The holiday of the autumnal equinox is a Pagan ritual of thanksgiving for the fruits of the Earth and a recognition of the need to share them to secure the blessings of the Goddess and the God during the coming winter months.  After the Autumn equinox the Oak King slowly begins to regain his power as the Sun begins to wane.

Samhain is considered by Wiccans to be one of the four Greater Sabbats.  Samhain is considered by some as a time to celebrate the lives of those who have passed on, and it often involves paying respect to ancestors, family members, pets and elders.


In addition to the eight major holidays common to most modern Pagans, there are a number of minor holidays during the year to commemorate various events depending on your path. 

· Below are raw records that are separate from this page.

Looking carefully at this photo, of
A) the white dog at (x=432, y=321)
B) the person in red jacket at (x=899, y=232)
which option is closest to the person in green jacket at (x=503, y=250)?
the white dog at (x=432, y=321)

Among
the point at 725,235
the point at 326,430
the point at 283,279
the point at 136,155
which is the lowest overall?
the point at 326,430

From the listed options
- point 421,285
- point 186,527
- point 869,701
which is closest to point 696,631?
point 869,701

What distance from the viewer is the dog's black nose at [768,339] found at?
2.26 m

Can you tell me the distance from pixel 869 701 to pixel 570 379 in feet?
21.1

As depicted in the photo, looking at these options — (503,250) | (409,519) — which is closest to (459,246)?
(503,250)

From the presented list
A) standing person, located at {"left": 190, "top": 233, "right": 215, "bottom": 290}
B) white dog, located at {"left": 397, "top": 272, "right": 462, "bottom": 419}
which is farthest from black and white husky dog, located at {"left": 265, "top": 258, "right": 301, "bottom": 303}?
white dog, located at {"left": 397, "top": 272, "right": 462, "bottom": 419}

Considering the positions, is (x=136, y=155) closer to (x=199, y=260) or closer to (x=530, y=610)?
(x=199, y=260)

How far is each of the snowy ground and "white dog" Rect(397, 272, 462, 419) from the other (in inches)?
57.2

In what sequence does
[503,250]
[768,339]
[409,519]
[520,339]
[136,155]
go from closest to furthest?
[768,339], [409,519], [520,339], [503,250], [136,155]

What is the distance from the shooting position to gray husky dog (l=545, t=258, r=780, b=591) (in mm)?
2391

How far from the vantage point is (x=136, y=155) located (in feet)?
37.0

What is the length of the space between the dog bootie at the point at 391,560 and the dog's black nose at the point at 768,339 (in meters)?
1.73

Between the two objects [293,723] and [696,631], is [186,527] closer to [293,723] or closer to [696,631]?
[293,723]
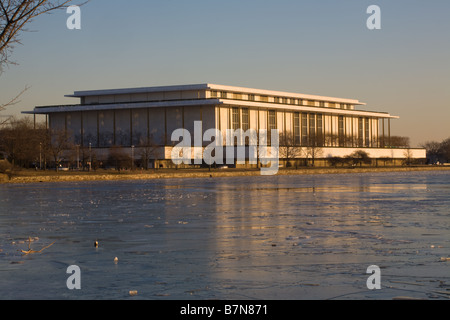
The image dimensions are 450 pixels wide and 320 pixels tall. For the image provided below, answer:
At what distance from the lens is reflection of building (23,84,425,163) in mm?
143500

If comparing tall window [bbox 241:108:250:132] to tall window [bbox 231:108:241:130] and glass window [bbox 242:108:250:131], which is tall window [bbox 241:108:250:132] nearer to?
glass window [bbox 242:108:250:131]

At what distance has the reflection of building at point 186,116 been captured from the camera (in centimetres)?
14350

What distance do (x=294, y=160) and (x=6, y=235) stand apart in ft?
423

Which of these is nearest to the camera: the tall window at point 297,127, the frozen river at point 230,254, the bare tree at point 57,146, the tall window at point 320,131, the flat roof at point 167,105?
the frozen river at point 230,254

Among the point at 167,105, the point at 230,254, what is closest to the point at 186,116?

Some solar events are also honored by Pagans.


Solar Eclipse

As seen from the Earth, a solar eclipse is a type of eclipse that occurs when the Moon passes between the Sun and Earth, and the Moon fully or partially blocks the Sun.  In a total eclipse, the disk of the Sun is fully obscured by the Moon.  In partial and annular eclipses only part of the Sun is obscured.

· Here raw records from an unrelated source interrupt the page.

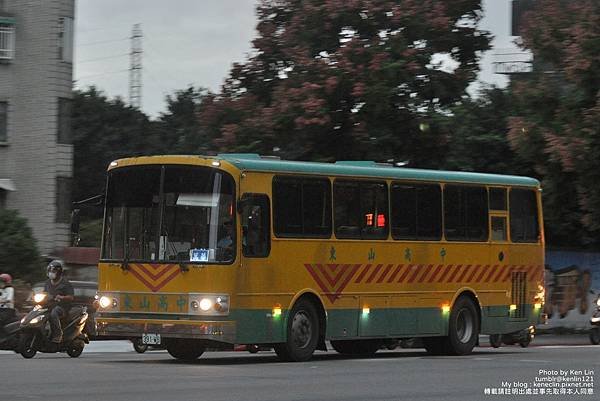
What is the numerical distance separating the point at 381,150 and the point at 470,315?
511 inches

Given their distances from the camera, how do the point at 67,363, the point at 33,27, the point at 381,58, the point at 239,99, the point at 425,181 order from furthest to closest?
the point at 33,27, the point at 239,99, the point at 381,58, the point at 425,181, the point at 67,363

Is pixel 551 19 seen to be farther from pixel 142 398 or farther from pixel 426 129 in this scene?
pixel 142 398

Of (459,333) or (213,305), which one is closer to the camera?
(213,305)

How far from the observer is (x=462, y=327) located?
24.8 m

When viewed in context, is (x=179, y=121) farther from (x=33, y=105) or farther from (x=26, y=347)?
(x=26, y=347)

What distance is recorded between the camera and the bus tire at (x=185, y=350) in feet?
69.6

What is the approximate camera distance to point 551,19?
119 ft

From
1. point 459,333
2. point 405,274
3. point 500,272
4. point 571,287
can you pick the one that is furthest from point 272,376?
point 571,287

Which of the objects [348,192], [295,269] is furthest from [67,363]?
[348,192]

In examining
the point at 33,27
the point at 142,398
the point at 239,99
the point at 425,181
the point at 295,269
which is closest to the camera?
the point at 142,398

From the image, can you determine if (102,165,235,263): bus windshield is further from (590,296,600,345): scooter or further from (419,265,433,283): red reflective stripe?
(590,296,600,345): scooter

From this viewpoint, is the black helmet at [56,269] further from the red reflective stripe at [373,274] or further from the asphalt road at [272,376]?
the red reflective stripe at [373,274]

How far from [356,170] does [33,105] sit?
21.3 m

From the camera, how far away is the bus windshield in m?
19.8
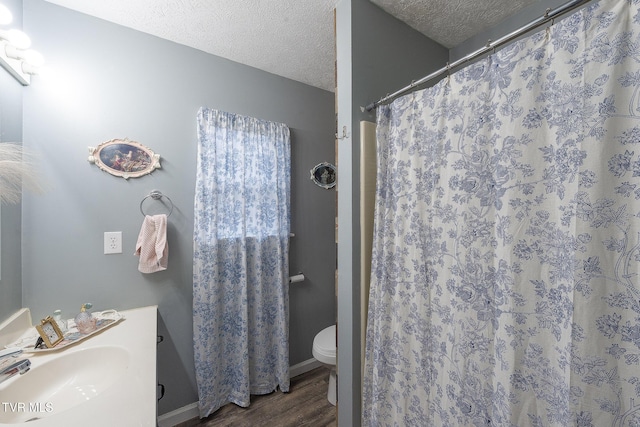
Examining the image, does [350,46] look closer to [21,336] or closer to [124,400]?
[124,400]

An eclipse is a natural phenomenon.  Nevertheless, in some ancient and modern cultures, solar eclipses have been attributed to supernatural causes or regarded as bad omens.  The Emperor Kang supposedly beheaded two astronomers, Hsi and Ho, who failed to predict an eclipse 4000 years ago. 

The Black Sun in Mesoamerican mythology has many mystical meanings, among them it is connected to the God Quetzalcoatl and his penetration in the Underworld through the west door after his diurnal passage on the sky.

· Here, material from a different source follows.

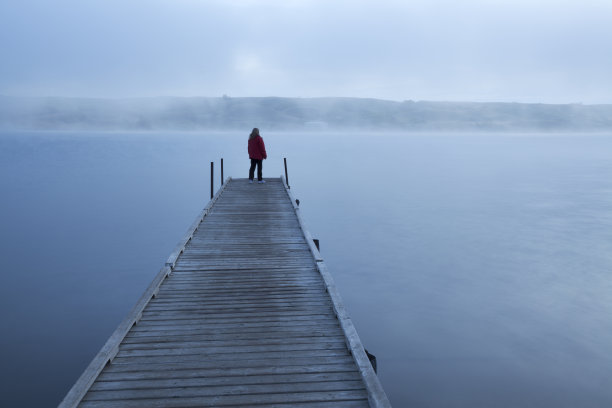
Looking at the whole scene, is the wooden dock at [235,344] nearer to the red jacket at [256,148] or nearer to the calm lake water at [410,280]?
the calm lake water at [410,280]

The ancient Greek historian Herodotus wrote that Thales of Miletus predicted an eclipse to occurred during a war between the Medians and the Lydians.  Both sides put down their weapons and declared peace as a result of the eclipse.

In Norse mythology, the Gods Odin and Tyr both have attributes of a sky father, and they are doomed to be devoured by wolves at Ragnarok.  Sunna, the Norse Sun Goddess, will be devoured by the wolf Skoll.

Sun Dog

A Sun dog (or Sundog, mock Sun, phantom Sun, parhelion), is an atmospheric phenomenon that creates bright spots of light in the sky, often on a luminous ring or halo on either side of the Sun.  Jonas Persson suggested that out of Norse mythology, constellations of two wolves hunting the Sun and the moon, one after and one before, may be a possible origin for the term.

Often mistaken as UFOs, Sun Dogs are the result of Sunlight refracting through tiny ice crystals in the atmosphere.  They develop at a 22 degree angle from the Sun, and are very common during winter Sunrises and Sunsets.


Sun Pillar

A light pillar is a visual phenomenon created by the reflection of light from ice crystals with near horizontal parallel planar surfaces.  The light can come from the Sun (usually at or low to the horizon) in which case the phenomenon is called a Sun pillar or solar pillar.

They’re called Sun pillars when the Sun helps make them.  But this the moon or even streetlights can create this light phenomenon, too, in which case the name light pillar is more appropriate.

Light pillars have also been known to produce false UFO reports.  Niagara Falls is one such area, where the mist from the Niagara Falls causes the phenomenon to appear frequently during the winter months.



Similar to a rainbow but appears in a clear sky, without rain and does not arc to Earth.  A bow or arc of prismatic colors like a rainbow, caused by refraction through a spray of water from a cataract, waterfall, fountain, etc., rather than through droplets of rain.  Some ancients saw these as a the Gods smiling down on them. 

A Prayer to the Sun

The Sun is high above us
shining down upon the land and sea,
making things grow and bloom.
Great and powerful Sun,
we honor you this day
and thank you for your gifts.
Ra, Helios, Sunna, Aten, Svarog,
you are known by many names.
You are the light over the crops,
the heat that warms the Earth,
the hope that springs eternal,
the bringer of life.
We welcome you, and we honor you this day,
celebrating your light,
as we begin our journey once more
into the darkness.



Always take precautions while observing any Sun related phenomena.  Never look directly into the Sun.  Always wear protective glasses or use objects to block the direct glare of the Sun.